A luscious, moody noir set in '70's Texas.
Ain't Them Bodies Saints
Grade: A-
Director: David Lowery (St. Nick)
Screenplay: Lowery
Cast: Rooney Mara (The Girl with the Dragon Tattoo), Casey Affleck (Gone Baby Gone)
Rating: R
Runtime: 96 Min.
by John DeSando
David Lowery has helmed an homage to Bonnie and Clyde, Badlands, Terrence Malick, and the hot lusts of Texas. Ain't Them Bodies Saints is a noir western about a couple in the mid '70's who pull a heist that ends with a shootout and Bob (Casey Affleck) taking the blame for shooting a lawman (Ben Foster),whom Ruth (Rooney Mara) had wounded. The low-key lighting, gritty mise en scene and minimal dialogue add the right touch of evil if not a bit self consciously. It's a tone poem to doomed love with more action than Malick has ever had.

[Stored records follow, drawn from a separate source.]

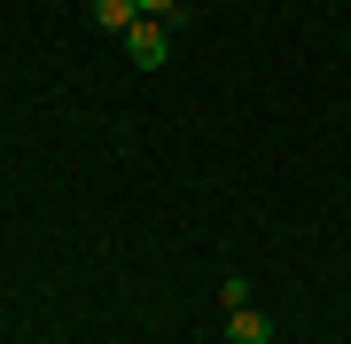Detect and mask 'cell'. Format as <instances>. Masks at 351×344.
Wrapping results in <instances>:
<instances>
[{
    "label": "cell",
    "instance_id": "obj_1",
    "mask_svg": "<svg viewBox=\"0 0 351 344\" xmlns=\"http://www.w3.org/2000/svg\"><path fill=\"white\" fill-rule=\"evenodd\" d=\"M164 47H172V24H149V16H141V24L125 32V55H133V71H164Z\"/></svg>",
    "mask_w": 351,
    "mask_h": 344
},
{
    "label": "cell",
    "instance_id": "obj_2",
    "mask_svg": "<svg viewBox=\"0 0 351 344\" xmlns=\"http://www.w3.org/2000/svg\"><path fill=\"white\" fill-rule=\"evenodd\" d=\"M226 336H234V344H274V321L242 306V313H226Z\"/></svg>",
    "mask_w": 351,
    "mask_h": 344
},
{
    "label": "cell",
    "instance_id": "obj_3",
    "mask_svg": "<svg viewBox=\"0 0 351 344\" xmlns=\"http://www.w3.org/2000/svg\"><path fill=\"white\" fill-rule=\"evenodd\" d=\"M94 24L101 32H133L141 24V0H94Z\"/></svg>",
    "mask_w": 351,
    "mask_h": 344
},
{
    "label": "cell",
    "instance_id": "obj_4",
    "mask_svg": "<svg viewBox=\"0 0 351 344\" xmlns=\"http://www.w3.org/2000/svg\"><path fill=\"white\" fill-rule=\"evenodd\" d=\"M141 16H149V24H180V16H188V0H141Z\"/></svg>",
    "mask_w": 351,
    "mask_h": 344
},
{
    "label": "cell",
    "instance_id": "obj_5",
    "mask_svg": "<svg viewBox=\"0 0 351 344\" xmlns=\"http://www.w3.org/2000/svg\"><path fill=\"white\" fill-rule=\"evenodd\" d=\"M219 306H226V313H242V306H250V282L226 274V282H219Z\"/></svg>",
    "mask_w": 351,
    "mask_h": 344
}]
</instances>
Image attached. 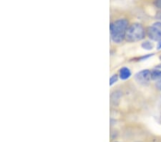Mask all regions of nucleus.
<instances>
[{"mask_svg":"<svg viewBox=\"0 0 161 142\" xmlns=\"http://www.w3.org/2000/svg\"><path fill=\"white\" fill-rule=\"evenodd\" d=\"M145 35V29L142 25L135 23L128 27L125 35V40L127 42H138L144 39Z\"/></svg>","mask_w":161,"mask_h":142,"instance_id":"f03ea898","label":"nucleus"},{"mask_svg":"<svg viewBox=\"0 0 161 142\" xmlns=\"http://www.w3.org/2000/svg\"><path fill=\"white\" fill-rule=\"evenodd\" d=\"M147 34L150 40L158 42H161V31L153 25L147 28Z\"/></svg>","mask_w":161,"mask_h":142,"instance_id":"20e7f679","label":"nucleus"},{"mask_svg":"<svg viewBox=\"0 0 161 142\" xmlns=\"http://www.w3.org/2000/svg\"><path fill=\"white\" fill-rule=\"evenodd\" d=\"M153 26H155L156 28H157L158 29V30H160L161 31V22H155L154 24L153 25Z\"/></svg>","mask_w":161,"mask_h":142,"instance_id":"9d476101","label":"nucleus"},{"mask_svg":"<svg viewBox=\"0 0 161 142\" xmlns=\"http://www.w3.org/2000/svg\"><path fill=\"white\" fill-rule=\"evenodd\" d=\"M135 79L140 84H147L151 79V72L149 70H143L135 75Z\"/></svg>","mask_w":161,"mask_h":142,"instance_id":"7ed1b4c3","label":"nucleus"},{"mask_svg":"<svg viewBox=\"0 0 161 142\" xmlns=\"http://www.w3.org/2000/svg\"><path fill=\"white\" fill-rule=\"evenodd\" d=\"M128 28V21L125 19H120L110 24V36L115 43H120L125 39V35Z\"/></svg>","mask_w":161,"mask_h":142,"instance_id":"f257e3e1","label":"nucleus"},{"mask_svg":"<svg viewBox=\"0 0 161 142\" xmlns=\"http://www.w3.org/2000/svg\"><path fill=\"white\" fill-rule=\"evenodd\" d=\"M119 76L120 78V79L123 80V81H125V80L128 79L131 76L130 70L128 68L126 67L122 68L120 70Z\"/></svg>","mask_w":161,"mask_h":142,"instance_id":"39448f33","label":"nucleus"},{"mask_svg":"<svg viewBox=\"0 0 161 142\" xmlns=\"http://www.w3.org/2000/svg\"><path fill=\"white\" fill-rule=\"evenodd\" d=\"M155 6L158 9H161V0H156L155 1Z\"/></svg>","mask_w":161,"mask_h":142,"instance_id":"1a4fd4ad","label":"nucleus"},{"mask_svg":"<svg viewBox=\"0 0 161 142\" xmlns=\"http://www.w3.org/2000/svg\"><path fill=\"white\" fill-rule=\"evenodd\" d=\"M141 46H142L143 49L146 50H151L153 49V48H154V45H153V42L149 41H145L144 42H143Z\"/></svg>","mask_w":161,"mask_h":142,"instance_id":"0eeeda50","label":"nucleus"},{"mask_svg":"<svg viewBox=\"0 0 161 142\" xmlns=\"http://www.w3.org/2000/svg\"><path fill=\"white\" fill-rule=\"evenodd\" d=\"M157 48H158V50L161 49V42H158V46H157Z\"/></svg>","mask_w":161,"mask_h":142,"instance_id":"ddd939ff","label":"nucleus"},{"mask_svg":"<svg viewBox=\"0 0 161 142\" xmlns=\"http://www.w3.org/2000/svg\"><path fill=\"white\" fill-rule=\"evenodd\" d=\"M156 18H157V19H160V20H161V12L158 13V14L156 15Z\"/></svg>","mask_w":161,"mask_h":142,"instance_id":"f8f14e48","label":"nucleus"},{"mask_svg":"<svg viewBox=\"0 0 161 142\" xmlns=\"http://www.w3.org/2000/svg\"><path fill=\"white\" fill-rule=\"evenodd\" d=\"M151 80L153 81H160L161 80V70H154L151 71Z\"/></svg>","mask_w":161,"mask_h":142,"instance_id":"423d86ee","label":"nucleus"},{"mask_svg":"<svg viewBox=\"0 0 161 142\" xmlns=\"http://www.w3.org/2000/svg\"><path fill=\"white\" fill-rule=\"evenodd\" d=\"M159 58H160V60H161V55L160 56V57H159Z\"/></svg>","mask_w":161,"mask_h":142,"instance_id":"2eb2a0df","label":"nucleus"},{"mask_svg":"<svg viewBox=\"0 0 161 142\" xmlns=\"http://www.w3.org/2000/svg\"><path fill=\"white\" fill-rule=\"evenodd\" d=\"M156 87L158 88L159 90L161 91V80L160 81H158V83H157V84H156Z\"/></svg>","mask_w":161,"mask_h":142,"instance_id":"9b49d317","label":"nucleus"},{"mask_svg":"<svg viewBox=\"0 0 161 142\" xmlns=\"http://www.w3.org/2000/svg\"><path fill=\"white\" fill-rule=\"evenodd\" d=\"M156 68L157 69H160V70H161V64H159V65H157Z\"/></svg>","mask_w":161,"mask_h":142,"instance_id":"4468645a","label":"nucleus"},{"mask_svg":"<svg viewBox=\"0 0 161 142\" xmlns=\"http://www.w3.org/2000/svg\"><path fill=\"white\" fill-rule=\"evenodd\" d=\"M118 76L116 75V74L112 75L110 79V85H112L113 84H115V83L118 81Z\"/></svg>","mask_w":161,"mask_h":142,"instance_id":"6e6552de","label":"nucleus"}]
</instances>
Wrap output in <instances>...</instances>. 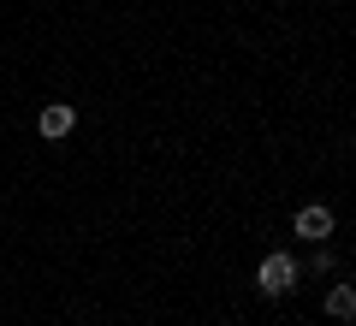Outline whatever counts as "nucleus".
I'll list each match as a JSON object with an SVG mask.
<instances>
[{"instance_id": "nucleus-1", "label": "nucleus", "mask_w": 356, "mask_h": 326, "mask_svg": "<svg viewBox=\"0 0 356 326\" xmlns=\"http://www.w3.org/2000/svg\"><path fill=\"white\" fill-rule=\"evenodd\" d=\"M291 285H297V261L285 250H273L261 267H255V291H261V297H285Z\"/></svg>"}, {"instance_id": "nucleus-3", "label": "nucleus", "mask_w": 356, "mask_h": 326, "mask_svg": "<svg viewBox=\"0 0 356 326\" xmlns=\"http://www.w3.org/2000/svg\"><path fill=\"white\" fill-rule=\"evenodd\" d=\"M297 238H309V243H321V238H332V208H303L297 213Z\"/></svg>"}, {"instance_id": "nucleus-2", "label": "nucleus", "mask_w": 356, "mask_h": 326, "mask_svg": "<svg viewBox=\"0 0 356 326\" xmlns=\"http://www.w3.org/2000/svg\"><path fill=\"white\" fill-rule=\"evenodd\" d=\"M72 125H77V113H72V107H65V101H54V107H42V113H36V131H42V137H48V142L72 137Z\"/></svg>"}, {"instance_id": "nucleus-4", "label": "nucleus", "mask_w": 356, "mask_h": 326, "mask_svg": "<svg viewBox=\"0 0 356 326\" xmlns=\"http://www.w3.org/2000/svg\"><path fill=\"white\" fill-rule=\"evenodd\" d=\"M327 314H332V320H350V314H356V291L350 285H332L327 291Z\"/></svg>"}]
</instances>
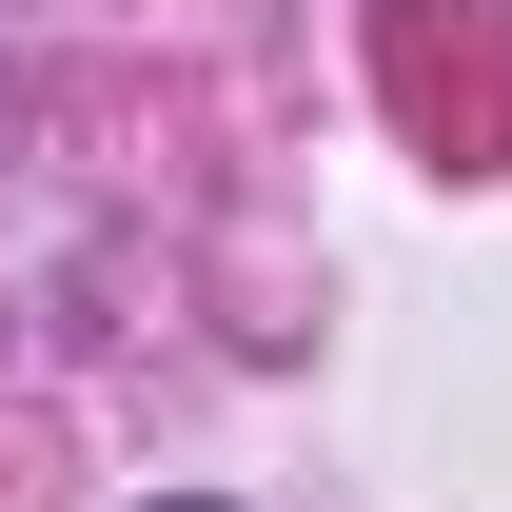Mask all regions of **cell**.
Segmentation results:
<instances>
[{"label": "cell", "instance_id": "6da1fadb", "mask_svg": "<svg viewBox=\"0 0 512 512\" xmlns=\"http://www.w3.org/2000/svg\"><path fill=\"white\" fill-rule=\"evenodd\" d=\"M178 512H197V493H178Z\"/></svg>", "mask_w": 512, "mask_h": 512}]
</instances>
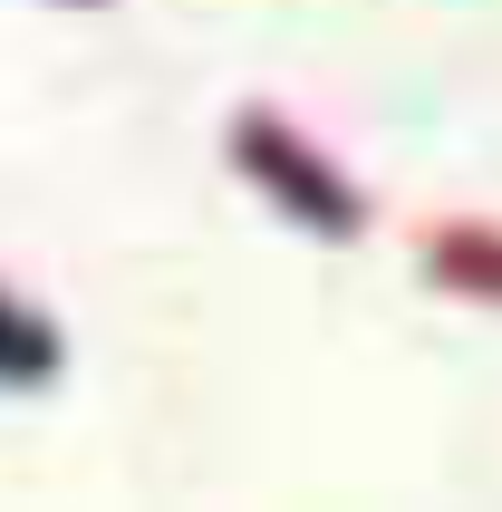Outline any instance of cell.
<instances>
[{"label": "cell", "mask_w": 502, "mask_h": 512, "mask_svg": "<svg viewBox=\"0 0 502 512\" xmlns=\"http://www.w3.org/2000/svg\"><path fill=\"white\" fill-rule=\"evenodd\" d=\"M39 377H58V329L0 290V387H39Z\"/></svg>", "instance_id": "cell-3"}, {"label": "cell", "mask_w": 502, "mask_h": 512, "mask_svg": "<svg viewBox=\"0 0 502 512\" xmlns=\"http://www.w3.org/2000/svg\"><path fill=\"white\" fill-rule=\"evenodd\" d=\"M232 155H242V174L280 203V213H300L319 242H348V232L367 223V194H358V184H348V174H338L309 136H290L271 107H251L242 126H232Z\"/></svg>", "instance_id": "cell-1"}, {"label": "cell", "mask_w": 502, "mask_h": 512, "mask_svg": "<svg viewBox=\"0 0 502 512\" xmlns=\"http://www.w3.org/2000/svg\"><path fill=\"white\" fill-rule=\"evenodd\" d=\"M425 281L464 290V300H502V232L493 223H445L425 242Z\"/></svg>", "instance_id": "cell-2"}]
</instances>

The mood of inevitability that hangs over the film is effective as the director crosscuts between Bob in prison and Ruth and their child carving out a life in the same small town as in the crime. He escapes to return there. The crosscutting among her, him , and some bad guys hunting him down is filled with tension while we feel the resolution will take a typical turn, and in a way it does not.
Ain't is a love story most of all, one about star-crossed lovers fated by their unreasonable love for each other, his an obsession to return to her and bond with their child when the cards are stacked against his being able to elude the justice that hangs over him in every frame. As if no Country for Old Men’s Anton Chigurh were chasing him, Bob doggedly works his way home while we feel justice this time will out.
Affleck carries the youthful foolishness believably while Mara underplays her not-so-victimized heroine with an understated grace that shows her versatility, at least as one thinks of her in-your-face role in the American remake of The Girl with the Dragon Tattoo. Keith Carradine is quietly impressive as a questionably upright citizen whose role becomes more defined later on but remains enigmatic even in the end. Peter Fonda could have played the role as well, both actors throwbacks to a golden time in American cinema.
The film would have been better with more background on the original crime and why Bob is so obsessed with this understated but Siren-like lover. Yet, it's clear from the opening lovers' argument-makeup scene, we are in for tempestuous love. As it is, in pre-Oscar fall, Ain't Them Bodies is refreshingly artful and never dull. This reviewer is grateful.